#### [PASSAGE FOR REVIEW]
::::::::

Ringworm is a fungal infection caused by a fungal organism called Dermatophytes (It’s not caused by a worm at all!). Ringworm is common in cats and sometimes seen in dogs. Most importantly, it is a zoonotic disease, which means it can spread to humans and vice versa.

Who is more likely to get ringworm?
It is more commonly seen in:

  1. Younger animals (under 1-year-old), however, can also affect animals of all ages.
  2. Free-roaming animals/ scavenging animals
  3. Animals living in a warmer or more humid environment

What are the clinical signs?
When your cats and dogs are affected by ringworm, you may notice a small area of hair loss and discoloured skin covered by scales. The classical lesion on humans is usually a ring of red lesion with scales along the edges with a normal skin in the middle. The clinical signs tend to be worse in young animals and less severe in adults.

How is Ringworm diagnosed?

::::::::

#### [DATA SEGMENT]
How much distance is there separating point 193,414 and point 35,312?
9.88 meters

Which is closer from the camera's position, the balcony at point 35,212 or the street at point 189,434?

::::::::

Quote the ringworm text word for word, everything from "2. Free-roaming animals/" down to "severe in adults.".

2. Free-roaming animals/ scavenging animals
  3. Animals living in a warmer or more humid environment

What are the clinical signs?
When your cats and dogs are affected by ringworm, you may notice a small area of hair loss and discoloured skin covered by scales. The classical lesion on humans is usually a ring of red lesion with scales along the edges with a normal skin in the middle. The clinical signs tend to be worse in young animals and less severe in adults.